START Document passage

DENHAM SPRINGS – Pat Englade knows the bravery of a police officer.
“They will go (on a call) no matter what they’ve got on, no questions asked,” Englade, former Baton Rouge police chief, told the Denham Springs Kiwanis Club.
“These guys need every advantage to do their jobs and not get killed,” said Englade, president of Capital Area Law Enforcement Foundation (CALEF), a nonprofit group that provides protective equipment to law enforcement agencies in a seven-parish area.
“All we want to do is put vests on police officers,” he said.
Englade outlined what led to the formation of CALEF and its effort to get protective vests and other equipment to police officers
“Everyone is familiar with July 17,” Englade said, when two East Baton Rouge Parish deputies and a Baton Rouge Police Department officer – all Livingston Parish residents – died in a shootout.
“It changed policing and a lot of us on our positions of what is going on in Baton Rouge,” he said. “I never thought I would see this in Baton Rouge.”
Englade, who spent 32 years with Baton Rouge Police Department, said with a group of friends, they decided to do something.
“Everyone out there that day, July 17, had Kevlar on and it did no good,” he said.
“I’ve seen video,” of that July shootout, Englade said, “It was the most disturbing and professional law enforcement event I’ve seen. I’m not sure anything would have stopped (the rounds).”
Englade said he asked David Couvillion, a retired Marine, if officers had had ballistic vests, would it have helped.
“He said probably not, not with that much impact.” he said.
Depending on the rifle round and its power, the protective plate would stop it, but the impact to the chest would stop the heart, he said.
CALEF looked at area departments and chose to focus first on the Baton Rouge Police Department and East Baton Rouge Parish Sheriff’s Office.
It raised $500,000 and “spent every bit” on protective vests, Englade said. CALEF’s 2017 goal is to raise $1 million.
“It’s a big goal,” he said, “but we have so much enthusiasm. People won’t say no. The need is too great; we need to continue this.”
Vests have a five-year shelf life, Englade said.
The group’s ultimate goal is for every officer in its seven-parish area to have a Kevlar vest, ballistic vest and Kevlar helmet, he said.
A Kevlar vest is worn under the shirt, while the ballistic vest would be worn over the shirt if an officer faces an “active shooter,” he said.

END Document passage

_What is asked_: Continue the news article about Pat Englade and the Capital Area Law Enforcement Foundation from the point where it stops.

START Extracted material

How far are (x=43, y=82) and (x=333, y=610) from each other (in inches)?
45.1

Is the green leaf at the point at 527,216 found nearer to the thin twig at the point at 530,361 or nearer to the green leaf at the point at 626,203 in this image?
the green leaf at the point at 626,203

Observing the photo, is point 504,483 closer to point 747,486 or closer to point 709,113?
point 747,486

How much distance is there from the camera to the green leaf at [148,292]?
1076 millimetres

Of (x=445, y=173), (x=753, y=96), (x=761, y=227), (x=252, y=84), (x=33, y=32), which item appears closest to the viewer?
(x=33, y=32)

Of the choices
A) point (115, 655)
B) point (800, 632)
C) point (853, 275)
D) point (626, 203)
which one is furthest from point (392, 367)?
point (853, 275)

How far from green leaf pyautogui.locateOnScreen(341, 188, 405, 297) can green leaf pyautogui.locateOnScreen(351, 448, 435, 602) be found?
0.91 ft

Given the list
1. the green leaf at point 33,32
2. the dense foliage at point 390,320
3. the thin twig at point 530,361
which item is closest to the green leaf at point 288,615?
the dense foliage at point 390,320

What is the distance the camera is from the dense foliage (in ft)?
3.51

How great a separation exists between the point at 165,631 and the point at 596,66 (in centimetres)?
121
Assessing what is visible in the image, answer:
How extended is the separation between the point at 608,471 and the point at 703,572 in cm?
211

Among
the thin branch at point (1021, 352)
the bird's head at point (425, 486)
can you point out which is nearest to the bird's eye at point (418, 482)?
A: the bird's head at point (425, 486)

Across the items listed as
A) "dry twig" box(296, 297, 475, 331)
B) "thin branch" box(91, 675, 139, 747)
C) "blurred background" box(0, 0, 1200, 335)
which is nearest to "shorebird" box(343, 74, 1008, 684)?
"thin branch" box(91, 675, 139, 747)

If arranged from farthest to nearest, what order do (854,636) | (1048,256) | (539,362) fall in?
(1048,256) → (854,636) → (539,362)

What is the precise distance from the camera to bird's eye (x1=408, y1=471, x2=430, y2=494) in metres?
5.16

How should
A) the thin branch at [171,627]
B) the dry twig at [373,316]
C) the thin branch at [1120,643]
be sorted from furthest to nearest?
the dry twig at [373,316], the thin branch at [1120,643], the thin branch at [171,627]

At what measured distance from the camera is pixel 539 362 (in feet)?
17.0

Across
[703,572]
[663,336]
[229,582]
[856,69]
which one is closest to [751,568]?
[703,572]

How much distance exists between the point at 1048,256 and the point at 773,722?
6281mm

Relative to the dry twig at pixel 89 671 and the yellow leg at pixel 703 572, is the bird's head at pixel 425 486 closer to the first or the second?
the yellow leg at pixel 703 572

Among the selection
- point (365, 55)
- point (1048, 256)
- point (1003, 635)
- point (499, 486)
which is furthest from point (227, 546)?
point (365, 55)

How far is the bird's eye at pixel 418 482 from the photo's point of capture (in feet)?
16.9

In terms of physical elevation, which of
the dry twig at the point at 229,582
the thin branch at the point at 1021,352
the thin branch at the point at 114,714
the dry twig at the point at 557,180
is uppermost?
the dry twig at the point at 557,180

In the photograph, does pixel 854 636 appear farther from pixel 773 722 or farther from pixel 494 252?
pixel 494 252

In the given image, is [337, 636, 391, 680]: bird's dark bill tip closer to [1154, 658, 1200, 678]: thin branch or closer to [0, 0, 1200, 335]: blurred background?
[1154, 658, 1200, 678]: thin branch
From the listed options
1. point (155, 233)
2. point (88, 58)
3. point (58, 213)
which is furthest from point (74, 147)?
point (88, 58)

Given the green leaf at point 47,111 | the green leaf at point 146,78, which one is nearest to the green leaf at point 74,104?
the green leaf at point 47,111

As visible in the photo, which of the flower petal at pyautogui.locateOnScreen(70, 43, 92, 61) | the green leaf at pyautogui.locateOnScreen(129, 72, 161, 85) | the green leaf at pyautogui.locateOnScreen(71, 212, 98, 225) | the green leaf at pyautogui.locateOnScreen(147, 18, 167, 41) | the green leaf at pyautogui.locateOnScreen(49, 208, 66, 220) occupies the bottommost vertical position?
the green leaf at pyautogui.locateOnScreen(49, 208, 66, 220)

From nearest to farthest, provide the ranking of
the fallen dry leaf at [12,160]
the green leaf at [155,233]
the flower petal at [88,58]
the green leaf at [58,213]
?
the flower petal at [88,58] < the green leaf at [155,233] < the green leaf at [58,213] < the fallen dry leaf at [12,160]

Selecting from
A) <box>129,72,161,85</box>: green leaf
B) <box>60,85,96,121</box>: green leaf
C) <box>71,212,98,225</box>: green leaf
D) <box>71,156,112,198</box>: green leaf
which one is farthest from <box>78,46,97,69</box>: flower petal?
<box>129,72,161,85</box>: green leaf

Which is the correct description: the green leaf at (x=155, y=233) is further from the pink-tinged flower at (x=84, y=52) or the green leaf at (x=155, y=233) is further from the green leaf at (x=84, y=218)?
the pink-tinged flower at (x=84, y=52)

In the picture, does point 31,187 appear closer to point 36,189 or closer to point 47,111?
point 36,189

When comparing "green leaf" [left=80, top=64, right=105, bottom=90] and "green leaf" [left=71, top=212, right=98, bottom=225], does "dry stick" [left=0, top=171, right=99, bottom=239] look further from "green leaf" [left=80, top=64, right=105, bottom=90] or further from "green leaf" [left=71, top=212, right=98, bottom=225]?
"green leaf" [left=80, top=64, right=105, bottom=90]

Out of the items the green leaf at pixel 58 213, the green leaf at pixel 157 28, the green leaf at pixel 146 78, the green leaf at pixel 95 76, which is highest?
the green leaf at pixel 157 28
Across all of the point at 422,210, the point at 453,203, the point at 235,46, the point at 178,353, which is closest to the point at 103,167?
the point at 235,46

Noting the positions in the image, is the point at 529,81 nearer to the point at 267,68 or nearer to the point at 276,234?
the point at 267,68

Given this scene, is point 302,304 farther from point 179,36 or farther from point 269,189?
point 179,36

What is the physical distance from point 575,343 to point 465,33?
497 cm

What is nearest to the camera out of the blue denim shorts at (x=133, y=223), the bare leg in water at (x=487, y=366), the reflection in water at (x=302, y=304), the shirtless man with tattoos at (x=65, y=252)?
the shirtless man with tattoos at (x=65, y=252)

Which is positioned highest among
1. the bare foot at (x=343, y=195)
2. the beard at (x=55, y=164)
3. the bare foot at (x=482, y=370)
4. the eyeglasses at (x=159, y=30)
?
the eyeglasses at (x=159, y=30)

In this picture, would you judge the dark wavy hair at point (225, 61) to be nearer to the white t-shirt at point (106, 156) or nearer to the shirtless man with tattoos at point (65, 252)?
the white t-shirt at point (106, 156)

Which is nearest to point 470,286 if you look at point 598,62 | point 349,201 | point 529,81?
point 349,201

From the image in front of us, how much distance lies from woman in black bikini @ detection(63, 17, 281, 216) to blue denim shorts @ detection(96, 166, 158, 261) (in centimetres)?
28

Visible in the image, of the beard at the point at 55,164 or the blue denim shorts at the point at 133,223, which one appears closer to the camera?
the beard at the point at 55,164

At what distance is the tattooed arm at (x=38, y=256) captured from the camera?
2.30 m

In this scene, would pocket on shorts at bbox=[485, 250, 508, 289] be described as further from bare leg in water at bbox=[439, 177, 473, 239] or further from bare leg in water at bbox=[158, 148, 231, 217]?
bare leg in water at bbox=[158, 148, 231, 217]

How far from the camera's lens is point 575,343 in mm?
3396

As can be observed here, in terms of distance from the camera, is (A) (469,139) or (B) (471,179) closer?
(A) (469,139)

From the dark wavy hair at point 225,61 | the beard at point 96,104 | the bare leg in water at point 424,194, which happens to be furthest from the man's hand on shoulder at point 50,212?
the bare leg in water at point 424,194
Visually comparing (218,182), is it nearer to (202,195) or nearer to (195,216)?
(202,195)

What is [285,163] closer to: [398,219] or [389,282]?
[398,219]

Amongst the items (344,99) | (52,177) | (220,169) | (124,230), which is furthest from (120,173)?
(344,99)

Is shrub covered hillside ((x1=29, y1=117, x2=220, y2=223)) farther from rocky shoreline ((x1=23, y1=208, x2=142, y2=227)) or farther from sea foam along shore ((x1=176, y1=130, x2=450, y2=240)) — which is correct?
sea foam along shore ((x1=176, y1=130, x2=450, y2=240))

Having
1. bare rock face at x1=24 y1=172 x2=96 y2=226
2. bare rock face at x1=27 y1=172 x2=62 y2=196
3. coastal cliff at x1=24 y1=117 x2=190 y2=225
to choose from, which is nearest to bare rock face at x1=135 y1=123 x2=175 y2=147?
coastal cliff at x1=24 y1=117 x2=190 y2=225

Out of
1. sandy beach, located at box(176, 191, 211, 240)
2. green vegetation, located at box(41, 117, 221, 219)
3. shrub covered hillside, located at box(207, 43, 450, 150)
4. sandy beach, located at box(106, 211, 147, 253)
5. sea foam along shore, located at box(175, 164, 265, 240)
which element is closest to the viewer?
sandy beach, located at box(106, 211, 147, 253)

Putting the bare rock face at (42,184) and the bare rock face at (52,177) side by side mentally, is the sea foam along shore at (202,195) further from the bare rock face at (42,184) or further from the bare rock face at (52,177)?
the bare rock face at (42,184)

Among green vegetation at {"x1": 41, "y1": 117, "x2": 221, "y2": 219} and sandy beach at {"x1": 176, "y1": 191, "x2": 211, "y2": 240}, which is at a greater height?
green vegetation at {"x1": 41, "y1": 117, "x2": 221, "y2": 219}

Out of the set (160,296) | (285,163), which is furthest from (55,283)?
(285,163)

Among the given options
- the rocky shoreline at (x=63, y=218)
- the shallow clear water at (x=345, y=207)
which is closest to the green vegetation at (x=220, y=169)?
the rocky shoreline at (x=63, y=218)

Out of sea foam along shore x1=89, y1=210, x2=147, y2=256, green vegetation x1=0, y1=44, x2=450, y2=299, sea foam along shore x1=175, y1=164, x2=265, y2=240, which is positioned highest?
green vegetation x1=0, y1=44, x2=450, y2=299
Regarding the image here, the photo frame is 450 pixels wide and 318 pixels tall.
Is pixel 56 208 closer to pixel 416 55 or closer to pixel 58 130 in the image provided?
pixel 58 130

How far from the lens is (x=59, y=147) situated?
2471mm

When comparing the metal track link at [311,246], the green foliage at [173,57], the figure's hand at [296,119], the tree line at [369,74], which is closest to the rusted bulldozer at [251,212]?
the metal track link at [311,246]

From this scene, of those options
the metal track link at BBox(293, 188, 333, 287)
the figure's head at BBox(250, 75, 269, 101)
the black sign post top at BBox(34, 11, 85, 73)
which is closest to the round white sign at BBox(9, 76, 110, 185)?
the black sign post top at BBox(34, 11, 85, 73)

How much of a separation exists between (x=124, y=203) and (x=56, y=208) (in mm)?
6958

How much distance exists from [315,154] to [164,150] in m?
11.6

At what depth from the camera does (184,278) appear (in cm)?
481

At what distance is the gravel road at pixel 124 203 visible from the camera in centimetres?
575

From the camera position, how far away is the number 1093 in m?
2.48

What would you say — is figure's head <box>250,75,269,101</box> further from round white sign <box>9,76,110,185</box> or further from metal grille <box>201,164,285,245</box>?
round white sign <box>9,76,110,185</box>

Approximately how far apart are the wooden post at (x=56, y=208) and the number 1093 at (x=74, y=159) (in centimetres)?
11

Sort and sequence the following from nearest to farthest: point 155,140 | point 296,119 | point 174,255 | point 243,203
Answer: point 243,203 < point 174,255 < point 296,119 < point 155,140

END Extracted material

_The output_:
“Let’s be frank, it doesn’t cover that much area,” Englade said. “It will protect the vital organs, heart, lungs, liver.”
The former police chief asked Denham Springs High Key Club member senior Abby O’Donoghue to come up and pick up a large, red bag.
“It’s weighted,” she told Englade.
He opened the bag and took out a helmet and two vests.
“Your dad wears this every day,” Englade told O’Donoghue. “Imagine putting this on every day. Can you imagine this in July? It’s a shame we’ve come to this.”
The three protective items cost about $1,500, he said, the Kevlar vest $650, the helmet another $650 and the ballistic vest $350.
The plates are the most expensive item, Englade added, which is why fundraisers are needed, and getting the word out is important.
“My goal is for y’all to spread the word of what we have going on,” he said.
Sullivan Steakhouse in Baton Rouge will host a CALEF fundraiser on April 30, Englade said. There will be no admission charge and an auction will be held. On May 1, a golf tournament will be head at Santa Maria golf course.
CALEF has supplied vests to police departments in Denham Springs, Walker, Baton Rouge, Plaquemine, the East Baton Rouge and West Baton Rouge Sheriff offices, and the LSU and Southern University Police departments, Englade said.
The group has sent inquiries to Livingston Parish Sheriff Jason Ard but has not heard back from him, he added.
“We go to a department … and ask what do you want? We leave it up to the head of that agency,” Englade said. “We want to buy the best we can buy them.”
Uniform officers, “the first to a scene and react to a call,” are the first to receive vests, he said, then other officers who don’t patrol are helped.
Some police departments don’t make vests mandatory, Englade said. “If we buy them a vest, they have to have mandatory policy they will wear it.”
Englade was introduced by Denham Springs city Councilman Jeff Wesley, former Denham Springs police chief who said he worked with Englade in Baton Rouge.
“Back when we were doing real police work, a .32, a Saturday Night Special was all we had to worry about,” Wesley said.
“I don’t think either of us could do this job anymore” Englade added. “I’m old school and the old-school ways.
Information on CALEF and its fundraisers can be found on it two websites, on protectourprotectors.com and calef.la., Englade said.
But in response to a question from the audience, he said people don’t get chance to learn about the positive things his group does.
“We’ve begged the media to cover our golf tournament, but it’s not sensational enough. We co-sponsor the BRPD awards banquet,” Englade said, “We can’t beg the media to cover that.”
According to Englade, to make the news something must “have some blood involved. It’s why people stop and slow down at a bad wreck.
“I’m not sure why you would slow down and look,” he said. “Weather and bad news dictate how things on the news cycle work.”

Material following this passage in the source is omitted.